The service is also replacing the F-15E's Raytheon APG-70 radar with the new Raytheon APG-82(V)1 active electronically scanned array (AESA), "which will greatly enhance the F-15E's ability to detect and very accurately locate ground targets", the USAF says. Additionally, it is upgrading the jet's electronic countermeasures suite with the Eagle passive/active warning and survivability system (EPAWSS). "These actions all demonstrate the [air force's] intent to keep the F-15E a vital part of the inventory for quite some time to come," it says.
But with an average fleet age of about 21 years, and around 6,000hrs on each airframe, the USAF will eventually have to either replace the jet or forego its capability.

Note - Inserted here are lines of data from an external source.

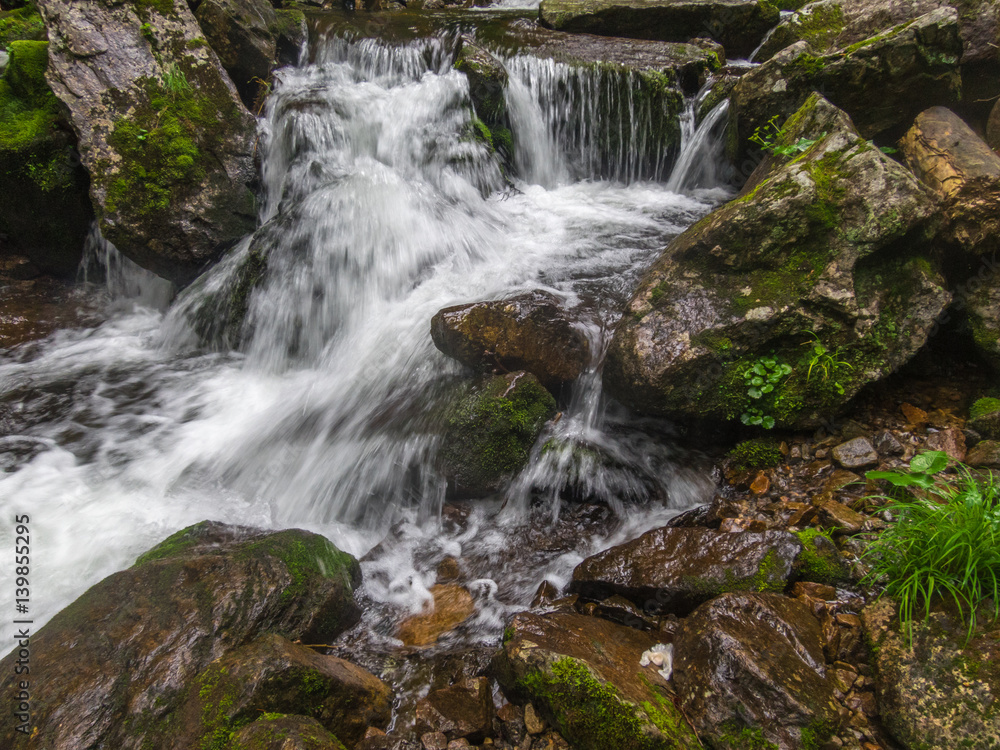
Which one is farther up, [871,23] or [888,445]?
[871,23]

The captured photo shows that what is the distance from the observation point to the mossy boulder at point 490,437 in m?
3.93

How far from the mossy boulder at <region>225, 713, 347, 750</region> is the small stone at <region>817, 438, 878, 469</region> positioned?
325cm

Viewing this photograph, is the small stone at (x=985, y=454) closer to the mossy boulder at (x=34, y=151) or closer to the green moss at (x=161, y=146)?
the green moss at (x=161, y=146)


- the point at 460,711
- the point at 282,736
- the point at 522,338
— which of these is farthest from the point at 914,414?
the point at 282,736

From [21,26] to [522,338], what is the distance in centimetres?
880

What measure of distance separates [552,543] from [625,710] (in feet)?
5.18

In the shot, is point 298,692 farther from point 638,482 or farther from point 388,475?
point 638,482

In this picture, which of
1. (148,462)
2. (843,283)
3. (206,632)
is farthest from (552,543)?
(148,462)

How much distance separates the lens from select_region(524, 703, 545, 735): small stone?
7.70 feet

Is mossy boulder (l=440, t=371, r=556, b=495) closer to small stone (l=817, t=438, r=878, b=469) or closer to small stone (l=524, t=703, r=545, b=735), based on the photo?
small stone (l=524, t=703, r=545, b=735)

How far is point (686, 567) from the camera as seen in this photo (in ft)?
9.31

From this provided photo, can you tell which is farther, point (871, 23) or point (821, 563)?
point (871, 23)

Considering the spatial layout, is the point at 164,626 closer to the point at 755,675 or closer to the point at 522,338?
the point at 755,675

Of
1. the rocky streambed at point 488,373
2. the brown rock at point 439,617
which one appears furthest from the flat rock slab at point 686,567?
the brown rock at point 439,617
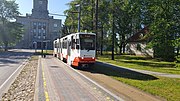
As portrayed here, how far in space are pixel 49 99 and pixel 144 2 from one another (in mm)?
36691

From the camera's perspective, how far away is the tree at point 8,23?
84.8 m

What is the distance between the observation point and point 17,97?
11.0 m

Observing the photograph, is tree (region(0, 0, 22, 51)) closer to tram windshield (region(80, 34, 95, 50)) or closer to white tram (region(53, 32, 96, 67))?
white tram (region(53, 32, 96, 67))

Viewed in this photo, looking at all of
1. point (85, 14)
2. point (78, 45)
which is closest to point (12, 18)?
point (85, 14)

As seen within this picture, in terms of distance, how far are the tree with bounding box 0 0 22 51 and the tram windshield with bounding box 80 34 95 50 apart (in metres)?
63.2

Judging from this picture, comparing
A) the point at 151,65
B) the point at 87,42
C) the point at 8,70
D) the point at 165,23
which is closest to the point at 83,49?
the point at 87,42

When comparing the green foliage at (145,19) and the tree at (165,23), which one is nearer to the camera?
the tree at (165,23)

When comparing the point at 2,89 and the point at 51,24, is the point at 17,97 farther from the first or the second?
the point at 51,24

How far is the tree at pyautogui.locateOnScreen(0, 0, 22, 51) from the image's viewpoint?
8475 cm

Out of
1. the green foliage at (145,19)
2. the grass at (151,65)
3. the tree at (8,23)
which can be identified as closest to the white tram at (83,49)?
the grass at (151,65)

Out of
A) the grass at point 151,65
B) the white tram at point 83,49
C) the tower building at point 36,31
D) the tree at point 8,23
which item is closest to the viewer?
the white tram at point 83,49

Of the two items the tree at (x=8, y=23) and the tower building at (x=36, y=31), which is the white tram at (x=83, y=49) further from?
the tower building at (x=36, y=31)

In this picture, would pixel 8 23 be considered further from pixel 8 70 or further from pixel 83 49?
pixel 8 70

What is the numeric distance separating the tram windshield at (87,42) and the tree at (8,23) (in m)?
63.2
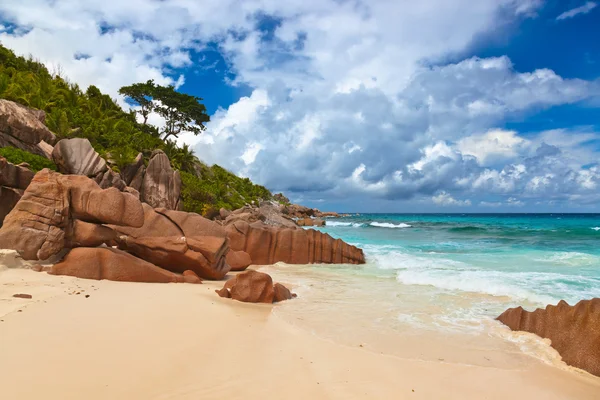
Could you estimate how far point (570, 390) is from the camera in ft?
16.9

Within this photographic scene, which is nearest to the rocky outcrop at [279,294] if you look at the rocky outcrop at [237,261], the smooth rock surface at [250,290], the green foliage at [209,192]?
the smooth rock surface at [250,290]

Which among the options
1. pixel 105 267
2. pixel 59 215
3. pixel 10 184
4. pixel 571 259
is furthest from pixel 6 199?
pixel 571 259

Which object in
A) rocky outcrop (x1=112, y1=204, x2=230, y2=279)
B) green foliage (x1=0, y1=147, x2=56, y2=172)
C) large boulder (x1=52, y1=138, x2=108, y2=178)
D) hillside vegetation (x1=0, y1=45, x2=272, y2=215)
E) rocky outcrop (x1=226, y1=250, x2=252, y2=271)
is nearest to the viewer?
rocky outcrop (x1=112, y1=204, x2=230, y2=279)

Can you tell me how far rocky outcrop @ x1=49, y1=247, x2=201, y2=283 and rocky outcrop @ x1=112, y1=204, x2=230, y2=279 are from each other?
1.02m

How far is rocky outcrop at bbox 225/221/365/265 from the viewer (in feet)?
58.0

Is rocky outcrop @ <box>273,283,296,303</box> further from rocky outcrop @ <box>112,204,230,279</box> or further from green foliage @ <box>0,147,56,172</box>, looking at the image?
green foliage @ <box>0,147,56,172</box>

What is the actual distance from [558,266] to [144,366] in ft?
61.6

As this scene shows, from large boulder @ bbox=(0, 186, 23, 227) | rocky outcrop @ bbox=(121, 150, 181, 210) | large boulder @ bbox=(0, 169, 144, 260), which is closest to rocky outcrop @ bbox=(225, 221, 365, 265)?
large boulder @ bbox=(0, 169, 144, 260)

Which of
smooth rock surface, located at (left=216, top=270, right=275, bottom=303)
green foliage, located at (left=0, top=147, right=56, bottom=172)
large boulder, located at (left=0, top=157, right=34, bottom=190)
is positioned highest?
green foliage, located at (left=0, top=147, right=56, bottom=172)

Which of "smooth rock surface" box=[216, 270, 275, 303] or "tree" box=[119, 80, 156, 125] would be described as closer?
"smooth rock surface" box=[216, 270, 275, 303]

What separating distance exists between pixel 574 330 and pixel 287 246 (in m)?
13.1

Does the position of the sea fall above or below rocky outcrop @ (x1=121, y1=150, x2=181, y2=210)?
below

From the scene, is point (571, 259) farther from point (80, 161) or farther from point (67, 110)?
point (67, 110)

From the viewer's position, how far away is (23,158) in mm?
16281
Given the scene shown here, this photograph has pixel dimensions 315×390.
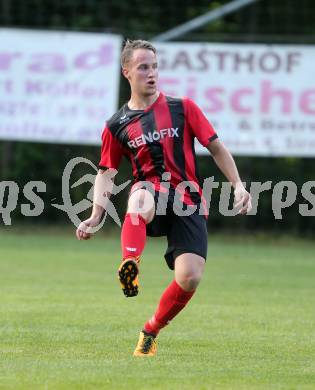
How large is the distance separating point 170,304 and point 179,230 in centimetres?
43

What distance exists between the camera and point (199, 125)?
20.4 feet

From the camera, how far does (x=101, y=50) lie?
16.1m

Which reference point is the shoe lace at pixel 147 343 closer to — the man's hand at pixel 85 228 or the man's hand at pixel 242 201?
the man's hand at pixel 85 228

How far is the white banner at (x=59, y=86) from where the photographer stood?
16.0 metres

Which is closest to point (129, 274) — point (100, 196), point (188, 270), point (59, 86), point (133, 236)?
point (133, 236)

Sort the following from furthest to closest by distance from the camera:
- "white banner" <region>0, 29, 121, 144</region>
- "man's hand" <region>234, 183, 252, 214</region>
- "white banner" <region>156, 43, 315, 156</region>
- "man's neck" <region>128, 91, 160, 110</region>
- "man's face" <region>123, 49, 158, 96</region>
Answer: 1. "white banner" <region>0, 29, 121, 144</region>
2. "white banner" <region>156, 43, 315, 156</region>
3. "man's neck" <region>128, 91, 160, 110</region>
4. "man's face" <region>123, 49, 158, 96</region>
5. "man's hand" <region>234, 183, 252, 214</region>

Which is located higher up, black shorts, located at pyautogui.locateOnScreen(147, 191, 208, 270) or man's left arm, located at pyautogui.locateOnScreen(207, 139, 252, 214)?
man's left arm, located at pyautogui.locateOnScreen(207, 139, 252, 214)

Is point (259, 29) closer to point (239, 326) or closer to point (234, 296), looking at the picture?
point (234, 296)

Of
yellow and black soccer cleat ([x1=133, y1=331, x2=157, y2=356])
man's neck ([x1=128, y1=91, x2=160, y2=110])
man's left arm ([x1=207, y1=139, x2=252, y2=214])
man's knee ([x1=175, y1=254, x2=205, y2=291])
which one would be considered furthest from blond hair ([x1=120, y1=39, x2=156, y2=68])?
yellow and black soccer cleat ([x1=133, y1=331, x2=157, y2=356])

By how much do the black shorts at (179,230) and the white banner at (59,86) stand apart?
9.83 m

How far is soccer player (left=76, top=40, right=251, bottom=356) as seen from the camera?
604 centimetres

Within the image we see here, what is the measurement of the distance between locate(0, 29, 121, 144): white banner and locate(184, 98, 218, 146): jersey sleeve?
969 centimetres

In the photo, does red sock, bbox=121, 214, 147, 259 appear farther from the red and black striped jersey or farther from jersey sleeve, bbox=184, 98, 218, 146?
jersey sleeve, bbox=184, 98, 218, 146

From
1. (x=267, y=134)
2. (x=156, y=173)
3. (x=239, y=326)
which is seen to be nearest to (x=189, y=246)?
(x=156, y=173)
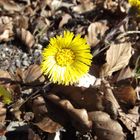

It is not surprising that the USAF does not have a plan in place to replace the F-15E, says Mark Gunzinger, an analyst at the Center for Strategic and Budgetary Assessments. "They have a lot of things to address right now, for example, funding in this pretty ugly budget environment for their three top priorities, which remain the [Lockheed Martin] F-35, [Boeing KC-46] tanker, and the [Long Range Strike] bomber."